Furious at what they regard as unfair competition, cabbies blocked roads to the capital’s airports, overturned cars and burned tyres to press for the scheme to be abolished.

Prime Minister Manuel Valls condemned the violence and incidents “on both sides” as the government sought to take a tough stand on the protests while backing the drivers’ case.

“They give a deplorable image to visitors to our country,” he said during a visit to Colombia, adding that all available legal measures would be taken to halt the UberPOP activity.

Police said 70 cars were damaged and seven police officials injured in the protests. Ten people were arrested.
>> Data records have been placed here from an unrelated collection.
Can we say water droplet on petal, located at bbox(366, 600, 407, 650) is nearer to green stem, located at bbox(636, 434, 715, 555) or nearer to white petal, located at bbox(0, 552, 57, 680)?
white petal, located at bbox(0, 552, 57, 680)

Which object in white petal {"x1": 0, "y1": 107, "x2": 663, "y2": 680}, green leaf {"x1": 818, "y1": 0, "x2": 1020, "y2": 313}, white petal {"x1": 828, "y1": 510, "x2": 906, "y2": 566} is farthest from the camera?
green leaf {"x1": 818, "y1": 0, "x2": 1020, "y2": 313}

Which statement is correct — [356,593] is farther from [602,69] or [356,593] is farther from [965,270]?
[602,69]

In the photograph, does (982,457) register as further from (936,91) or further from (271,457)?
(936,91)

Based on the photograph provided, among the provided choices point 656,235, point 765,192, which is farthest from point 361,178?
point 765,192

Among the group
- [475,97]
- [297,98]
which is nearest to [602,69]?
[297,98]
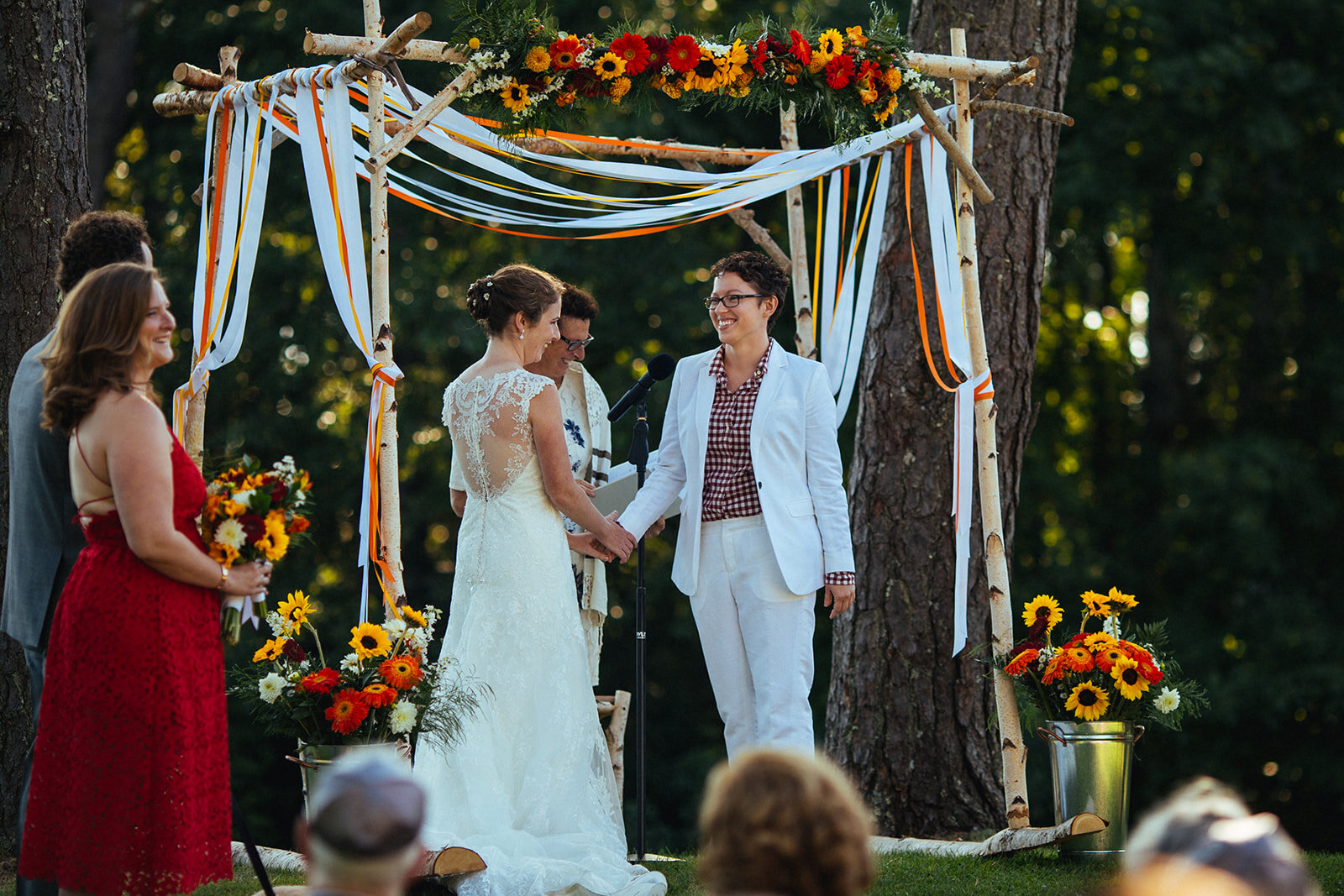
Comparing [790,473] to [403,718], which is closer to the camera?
[403,718]

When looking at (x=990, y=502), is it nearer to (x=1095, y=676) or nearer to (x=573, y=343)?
(x=1095, y=676)

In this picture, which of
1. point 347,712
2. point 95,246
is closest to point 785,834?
point 95,246

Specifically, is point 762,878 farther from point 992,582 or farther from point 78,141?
point 78,141

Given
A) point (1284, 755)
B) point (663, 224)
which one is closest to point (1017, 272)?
point (663, 224)

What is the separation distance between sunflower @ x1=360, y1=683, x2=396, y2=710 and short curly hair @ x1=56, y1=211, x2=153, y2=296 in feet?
4.62

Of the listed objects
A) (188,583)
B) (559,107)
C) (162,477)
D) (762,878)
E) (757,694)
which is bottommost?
(757,694)

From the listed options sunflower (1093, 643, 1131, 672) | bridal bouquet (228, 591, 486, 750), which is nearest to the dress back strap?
bridal bouquet (228, 591, 486, 750)

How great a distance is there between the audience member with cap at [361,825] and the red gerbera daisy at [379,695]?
2.34 metres

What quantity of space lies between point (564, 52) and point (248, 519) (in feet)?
7.23

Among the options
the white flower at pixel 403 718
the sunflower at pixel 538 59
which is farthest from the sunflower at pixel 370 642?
the sunflower at pixel 538 59

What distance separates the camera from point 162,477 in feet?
9.14

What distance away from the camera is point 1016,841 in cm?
465

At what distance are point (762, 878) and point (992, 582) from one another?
335cm

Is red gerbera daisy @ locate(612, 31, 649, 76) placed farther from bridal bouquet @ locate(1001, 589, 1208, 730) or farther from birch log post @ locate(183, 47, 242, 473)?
bridal bouquet @ locate(1001, 589, 1208, 730)
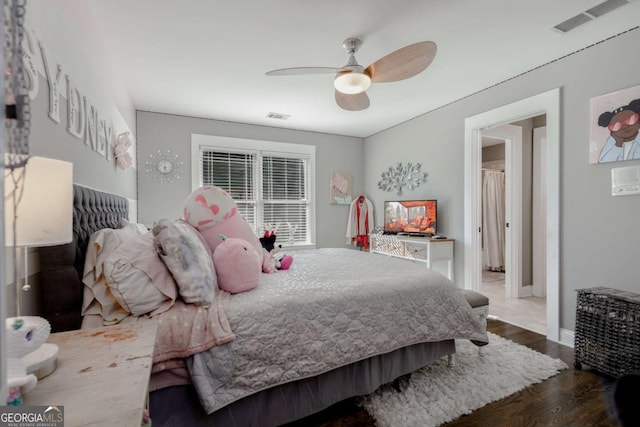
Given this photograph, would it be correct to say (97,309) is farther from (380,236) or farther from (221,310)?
(380,236)

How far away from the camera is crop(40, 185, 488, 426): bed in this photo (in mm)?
1231

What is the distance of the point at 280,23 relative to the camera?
2.06m

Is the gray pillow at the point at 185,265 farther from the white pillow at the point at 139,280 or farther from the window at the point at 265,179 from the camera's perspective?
the window at the point at 265,179

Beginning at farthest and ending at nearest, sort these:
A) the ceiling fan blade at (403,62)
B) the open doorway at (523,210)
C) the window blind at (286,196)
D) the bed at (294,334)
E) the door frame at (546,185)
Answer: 1. the window blind at (286,196)
2. the open doorway at (523,210)
3. the door frame at (546,185)
4. the ceiling fan blade at (403,62)
5. the bed at (294,334)

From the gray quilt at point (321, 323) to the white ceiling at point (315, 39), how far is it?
5.80 feet

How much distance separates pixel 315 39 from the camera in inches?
88.1

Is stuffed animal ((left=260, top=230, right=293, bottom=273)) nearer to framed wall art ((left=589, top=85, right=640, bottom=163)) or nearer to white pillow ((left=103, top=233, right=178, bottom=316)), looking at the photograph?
white pillow ((left=103, top=233, right=178, bottom=316))

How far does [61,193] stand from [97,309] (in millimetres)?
712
The protests were among the fiercest in a series of strikes and other demonstrations across Europe against San Francisco-based Uber, whose backers including investment bank Goldman Sachs and technology giant Google. It is valued in excess of $40 billion.

The way things work in a state of law is that it’s for the justice to judge whether something is legal or illegal

Uber, which says it has one million users in France, links drivers to passengers via a smartphone app. It has expanded its UberPOP service in French cities, provoking anger from taxi drivers and stirring a debate over what is fair competition.
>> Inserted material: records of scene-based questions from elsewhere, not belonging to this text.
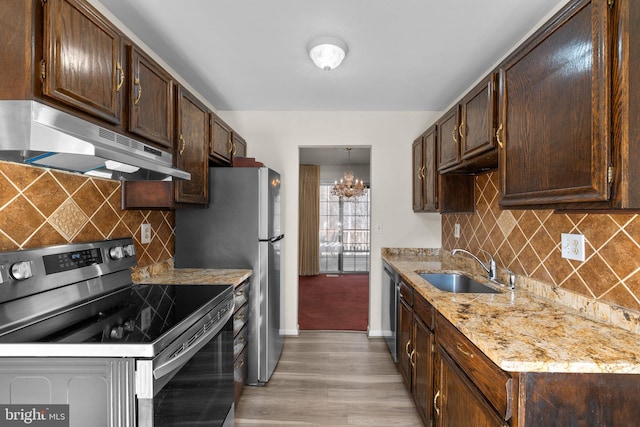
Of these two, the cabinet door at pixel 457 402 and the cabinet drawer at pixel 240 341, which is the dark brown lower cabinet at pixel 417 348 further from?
the cabinet drawer at pixel 240 341

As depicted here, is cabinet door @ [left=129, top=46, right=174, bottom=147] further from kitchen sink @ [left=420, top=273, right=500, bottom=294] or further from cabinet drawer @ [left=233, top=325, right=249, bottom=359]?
kitchen sink @ [left=420, top=273, right=500, bottom=294]

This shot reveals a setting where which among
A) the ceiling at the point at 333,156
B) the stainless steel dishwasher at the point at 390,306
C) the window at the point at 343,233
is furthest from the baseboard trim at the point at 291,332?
the window at the point at 343,233

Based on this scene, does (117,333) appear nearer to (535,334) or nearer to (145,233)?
(145,233)

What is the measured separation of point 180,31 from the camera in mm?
1947

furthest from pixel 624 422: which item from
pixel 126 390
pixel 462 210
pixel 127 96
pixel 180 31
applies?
pixel 180 31

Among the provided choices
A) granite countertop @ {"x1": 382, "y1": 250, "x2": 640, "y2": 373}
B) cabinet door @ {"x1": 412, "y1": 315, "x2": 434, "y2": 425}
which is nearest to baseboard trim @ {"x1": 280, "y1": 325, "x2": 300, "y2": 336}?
cabinet door @ {"x1": 412, "y1": 315, "x2": 434, "y2": 425}

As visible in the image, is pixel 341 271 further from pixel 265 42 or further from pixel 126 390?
pixel 126 390

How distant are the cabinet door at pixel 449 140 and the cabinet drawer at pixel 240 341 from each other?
187 centimetres

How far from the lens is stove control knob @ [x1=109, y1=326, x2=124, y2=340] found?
1.10 m

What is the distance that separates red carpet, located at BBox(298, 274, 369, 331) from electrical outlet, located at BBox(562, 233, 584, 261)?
244 cm

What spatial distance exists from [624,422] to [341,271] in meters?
5.74

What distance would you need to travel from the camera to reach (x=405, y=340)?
7.66 ft

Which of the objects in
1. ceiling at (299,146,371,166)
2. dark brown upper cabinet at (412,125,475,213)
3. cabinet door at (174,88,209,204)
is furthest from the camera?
ceiling at (299,146,371,166)

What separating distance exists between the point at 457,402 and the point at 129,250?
1.88 m
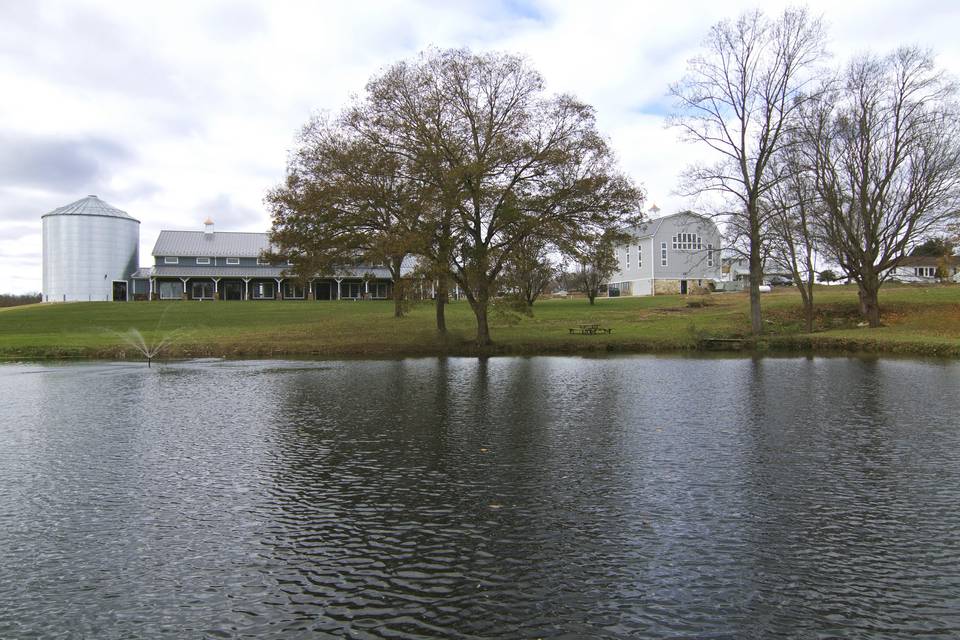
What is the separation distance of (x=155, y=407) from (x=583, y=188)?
22.4 m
At Paris Charles de Gaulle airport, staff advised passengers to avoid the traffic chaos by walking between terminals. Dozens of passengers lined the roads, with some scrambling up slopes and across motorway barriers, a Reuters witness said.

French TV showed images of burning tyres blocking part of the Paris ring road and scuffles between cabbies and other drivers. Police in riot gear at one point intervened using tear gas.

Taxi drivers set up barriers around Marseilles and Aix-en-Provence in southeast France, including at motorway exits, and blocked access to train stations in the two cities.

“We are faced with permanent provocation (from Uber) to which there can only be one response: total firmness in the systematic seizure of offending vehicles,” G7 taxi firm head Serge Metz told BFM TV.

Among travellers caught up in the chaos was US rock singer Courtney Love, widow of late Nirvana lead singer Kurt Cobain, who wrote in a Tweet appeal to the French President that her car had come under siege by protesting taxi drivers.

“Is it legal for your people to attack visitors? Get your ass to the airport... this is France?? I’m safer in Baghdad.”

UberPOP links drivers of private cars with potential passengers at cheaper rates than conventional cabs and has already come under political and legal scrutiny in France.

However, the government stopped short of implementing the main demand of the protesters: a block on the smartphone app without which the on-demand UberPOP service cannot operate. That, officials said, would need a decision by the courts.

Uber spokesman Thomas Meister accused Cazeneuve of overriding the normal legal process. “The way things work in a state of law is that it’s for the justice to judge whether something is legal or illegal,” he said.

A law from October 2014 placed a ban on putting clients in touch with unregistered drivers. Uber has contested the rule, saying it is unclear and counter to the freedom to do business.

Meister said he expected the Constitutional Council to give its view on the law in the next three months, adding that Uber considered part of it to be unconstitutional.